I was pondering this question this afternoon because I was scheduled to meet with a Level II candidate for tutoring this evening. I came up with this:
If the functional currency is different from the presentation currency, then the subsidiary is essentially acting autonomously; i.e., not under the control or influence of the parent. The parent doesn’t take responsibility for the subsidiary’s decisions, and the subsidiary only occasionally (i.e., yearly) passes information along to the parent so that the parent can present their financial statements. Thus, the information is translated using the current method: the parent only gets to see how the subsidiary looks at the moment the information is reported. Furthermore, the parent isn’t responsible for translation gains/losses as it is nothing more than a reporting conduit; thus, they start with the income statement (on which they do not show a gain/loss), then move to the balance sheet; the gain/loss is included in OCI but is not part of the parent’s income.

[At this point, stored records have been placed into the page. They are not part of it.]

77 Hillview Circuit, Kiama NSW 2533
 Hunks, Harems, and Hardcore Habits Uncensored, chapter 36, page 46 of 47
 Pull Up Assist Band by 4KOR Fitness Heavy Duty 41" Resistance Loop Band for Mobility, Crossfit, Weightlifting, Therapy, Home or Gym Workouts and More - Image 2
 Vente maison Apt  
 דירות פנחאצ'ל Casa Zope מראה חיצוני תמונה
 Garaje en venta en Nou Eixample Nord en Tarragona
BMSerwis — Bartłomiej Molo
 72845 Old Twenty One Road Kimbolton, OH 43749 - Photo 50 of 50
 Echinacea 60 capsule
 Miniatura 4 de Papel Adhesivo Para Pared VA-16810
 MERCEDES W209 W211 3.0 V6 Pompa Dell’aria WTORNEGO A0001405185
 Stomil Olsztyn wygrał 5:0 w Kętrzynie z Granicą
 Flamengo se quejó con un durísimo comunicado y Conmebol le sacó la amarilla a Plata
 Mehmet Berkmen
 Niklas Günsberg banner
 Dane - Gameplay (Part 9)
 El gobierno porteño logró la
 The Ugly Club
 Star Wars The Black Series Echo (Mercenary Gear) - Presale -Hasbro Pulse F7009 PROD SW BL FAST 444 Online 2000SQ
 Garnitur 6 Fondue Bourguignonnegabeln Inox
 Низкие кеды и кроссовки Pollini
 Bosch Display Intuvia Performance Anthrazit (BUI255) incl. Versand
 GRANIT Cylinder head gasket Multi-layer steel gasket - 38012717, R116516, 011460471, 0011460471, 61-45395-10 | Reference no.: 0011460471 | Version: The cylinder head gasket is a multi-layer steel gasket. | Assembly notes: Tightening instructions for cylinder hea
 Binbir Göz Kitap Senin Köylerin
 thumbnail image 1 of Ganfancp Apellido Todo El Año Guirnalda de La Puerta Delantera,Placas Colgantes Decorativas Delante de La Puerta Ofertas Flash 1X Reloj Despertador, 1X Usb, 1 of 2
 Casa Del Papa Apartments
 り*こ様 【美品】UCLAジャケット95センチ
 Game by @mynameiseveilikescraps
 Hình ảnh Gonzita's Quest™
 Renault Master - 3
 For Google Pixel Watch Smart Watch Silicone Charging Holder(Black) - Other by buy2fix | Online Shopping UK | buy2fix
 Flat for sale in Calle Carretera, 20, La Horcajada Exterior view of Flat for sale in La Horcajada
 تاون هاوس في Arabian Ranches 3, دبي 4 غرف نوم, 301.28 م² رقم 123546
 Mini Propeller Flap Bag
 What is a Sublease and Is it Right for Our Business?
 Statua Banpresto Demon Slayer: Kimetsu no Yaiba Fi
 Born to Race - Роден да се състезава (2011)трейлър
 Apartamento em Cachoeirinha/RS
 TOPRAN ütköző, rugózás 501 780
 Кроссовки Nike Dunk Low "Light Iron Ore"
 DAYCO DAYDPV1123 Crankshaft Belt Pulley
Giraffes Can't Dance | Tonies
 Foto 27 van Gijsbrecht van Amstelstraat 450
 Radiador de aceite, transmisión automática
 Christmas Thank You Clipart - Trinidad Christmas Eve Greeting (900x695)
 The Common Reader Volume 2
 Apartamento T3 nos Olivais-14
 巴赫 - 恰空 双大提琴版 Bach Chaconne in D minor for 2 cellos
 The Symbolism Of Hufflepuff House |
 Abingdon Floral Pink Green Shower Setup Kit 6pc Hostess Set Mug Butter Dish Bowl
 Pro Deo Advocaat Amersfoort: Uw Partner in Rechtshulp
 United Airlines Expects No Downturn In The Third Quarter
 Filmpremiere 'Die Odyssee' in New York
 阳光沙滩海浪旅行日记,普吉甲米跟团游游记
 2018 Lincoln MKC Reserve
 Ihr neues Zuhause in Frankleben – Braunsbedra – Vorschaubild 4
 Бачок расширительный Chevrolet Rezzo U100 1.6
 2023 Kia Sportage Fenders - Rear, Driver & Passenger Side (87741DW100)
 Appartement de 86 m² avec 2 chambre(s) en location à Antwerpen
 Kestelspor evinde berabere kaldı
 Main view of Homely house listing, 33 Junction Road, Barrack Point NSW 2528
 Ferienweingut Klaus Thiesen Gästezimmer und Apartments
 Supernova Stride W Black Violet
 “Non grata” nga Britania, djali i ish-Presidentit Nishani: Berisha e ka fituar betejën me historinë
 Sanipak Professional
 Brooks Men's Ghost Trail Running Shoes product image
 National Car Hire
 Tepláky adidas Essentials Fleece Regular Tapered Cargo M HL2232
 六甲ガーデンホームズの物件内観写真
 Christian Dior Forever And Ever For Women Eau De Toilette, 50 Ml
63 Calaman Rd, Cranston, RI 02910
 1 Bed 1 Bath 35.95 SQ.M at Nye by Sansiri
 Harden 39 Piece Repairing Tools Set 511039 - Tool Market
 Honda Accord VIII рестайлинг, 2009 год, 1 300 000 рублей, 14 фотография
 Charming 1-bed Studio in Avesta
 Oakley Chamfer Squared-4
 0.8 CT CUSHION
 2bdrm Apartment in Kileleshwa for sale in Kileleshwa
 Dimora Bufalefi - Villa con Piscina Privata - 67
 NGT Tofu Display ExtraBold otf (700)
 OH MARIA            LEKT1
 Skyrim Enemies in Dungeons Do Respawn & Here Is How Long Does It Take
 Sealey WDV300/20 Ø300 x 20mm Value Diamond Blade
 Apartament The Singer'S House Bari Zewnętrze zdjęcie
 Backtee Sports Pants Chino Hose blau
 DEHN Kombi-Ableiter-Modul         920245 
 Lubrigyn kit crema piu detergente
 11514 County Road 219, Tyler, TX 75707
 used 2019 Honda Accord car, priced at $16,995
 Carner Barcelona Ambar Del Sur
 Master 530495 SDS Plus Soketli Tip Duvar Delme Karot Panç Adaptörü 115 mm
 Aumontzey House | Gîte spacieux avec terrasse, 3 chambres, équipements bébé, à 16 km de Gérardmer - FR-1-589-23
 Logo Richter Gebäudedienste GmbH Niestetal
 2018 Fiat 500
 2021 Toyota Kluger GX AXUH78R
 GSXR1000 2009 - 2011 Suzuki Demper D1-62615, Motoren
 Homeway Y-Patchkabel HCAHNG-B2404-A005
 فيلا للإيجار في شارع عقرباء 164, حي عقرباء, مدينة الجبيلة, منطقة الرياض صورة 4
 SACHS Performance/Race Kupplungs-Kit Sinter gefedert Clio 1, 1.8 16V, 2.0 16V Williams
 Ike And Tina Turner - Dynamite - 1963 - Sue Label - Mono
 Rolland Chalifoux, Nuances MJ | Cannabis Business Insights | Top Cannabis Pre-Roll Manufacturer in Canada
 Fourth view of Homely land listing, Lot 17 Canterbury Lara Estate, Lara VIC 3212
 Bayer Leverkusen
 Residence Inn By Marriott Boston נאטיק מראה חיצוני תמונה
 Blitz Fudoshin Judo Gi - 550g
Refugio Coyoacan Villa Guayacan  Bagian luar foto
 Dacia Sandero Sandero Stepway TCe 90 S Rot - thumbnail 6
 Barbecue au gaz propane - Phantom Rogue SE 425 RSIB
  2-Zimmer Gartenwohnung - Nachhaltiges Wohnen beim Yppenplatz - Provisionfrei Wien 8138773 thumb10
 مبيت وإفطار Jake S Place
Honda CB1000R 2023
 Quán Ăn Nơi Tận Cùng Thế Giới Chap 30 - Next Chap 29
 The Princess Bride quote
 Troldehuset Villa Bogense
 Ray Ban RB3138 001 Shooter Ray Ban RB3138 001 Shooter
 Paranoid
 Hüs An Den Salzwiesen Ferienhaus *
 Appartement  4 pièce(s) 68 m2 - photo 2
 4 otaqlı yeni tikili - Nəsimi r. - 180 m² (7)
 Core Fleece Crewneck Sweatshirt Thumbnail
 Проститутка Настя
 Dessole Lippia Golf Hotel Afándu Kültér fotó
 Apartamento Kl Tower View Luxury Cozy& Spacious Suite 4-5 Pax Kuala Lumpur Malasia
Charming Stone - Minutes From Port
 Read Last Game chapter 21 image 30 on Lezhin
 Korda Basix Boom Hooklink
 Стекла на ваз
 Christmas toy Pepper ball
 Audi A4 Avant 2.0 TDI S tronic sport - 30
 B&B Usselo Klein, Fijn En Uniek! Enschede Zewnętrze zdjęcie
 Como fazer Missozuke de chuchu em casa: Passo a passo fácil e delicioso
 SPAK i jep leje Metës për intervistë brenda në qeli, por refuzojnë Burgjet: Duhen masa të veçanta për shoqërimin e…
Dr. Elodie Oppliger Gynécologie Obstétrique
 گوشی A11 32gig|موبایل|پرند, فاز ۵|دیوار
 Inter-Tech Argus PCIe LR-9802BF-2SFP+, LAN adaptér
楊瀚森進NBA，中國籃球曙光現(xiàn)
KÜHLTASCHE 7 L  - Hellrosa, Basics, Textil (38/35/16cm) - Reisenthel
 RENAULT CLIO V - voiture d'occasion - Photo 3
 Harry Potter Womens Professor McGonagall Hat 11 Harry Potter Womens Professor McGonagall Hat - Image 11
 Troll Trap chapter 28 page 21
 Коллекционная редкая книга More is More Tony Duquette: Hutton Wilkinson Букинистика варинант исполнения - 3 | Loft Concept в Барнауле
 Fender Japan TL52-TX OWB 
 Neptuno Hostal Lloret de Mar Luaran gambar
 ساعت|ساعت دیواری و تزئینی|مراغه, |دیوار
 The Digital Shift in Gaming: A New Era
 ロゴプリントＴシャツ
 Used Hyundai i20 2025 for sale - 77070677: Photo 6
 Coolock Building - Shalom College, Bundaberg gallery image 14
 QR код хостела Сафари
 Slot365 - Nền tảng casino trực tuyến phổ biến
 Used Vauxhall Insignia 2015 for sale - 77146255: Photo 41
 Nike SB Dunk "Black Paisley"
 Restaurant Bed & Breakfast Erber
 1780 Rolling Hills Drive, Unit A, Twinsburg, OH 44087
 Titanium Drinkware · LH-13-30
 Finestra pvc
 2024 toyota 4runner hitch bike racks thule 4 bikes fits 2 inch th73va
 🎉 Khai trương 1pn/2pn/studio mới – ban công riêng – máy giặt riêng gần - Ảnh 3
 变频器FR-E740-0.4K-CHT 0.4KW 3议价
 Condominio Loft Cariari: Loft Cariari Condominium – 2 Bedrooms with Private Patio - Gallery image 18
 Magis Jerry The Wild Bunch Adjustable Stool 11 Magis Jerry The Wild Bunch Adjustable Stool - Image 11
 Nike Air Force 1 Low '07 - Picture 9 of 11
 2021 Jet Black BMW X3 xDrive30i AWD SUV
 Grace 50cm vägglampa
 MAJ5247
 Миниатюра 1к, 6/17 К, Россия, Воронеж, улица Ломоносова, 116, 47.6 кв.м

If the functional currency is different from the local currency, then the parent is taking full responsibility for the actions of the subsidiary; as soon as the subsidiary engages in any transaction, the parent owns it. Thus, the information is remeasured using the temporal method: the parent treats all transactions as if it had done them itself, at the time they occurred. Furthermore, the parent takes responsibility for any foreign currency gains/losses; thus, they start with the balance sheet, then move to the income statement; the gain/loss in included in the income statement as part of the parent’s income.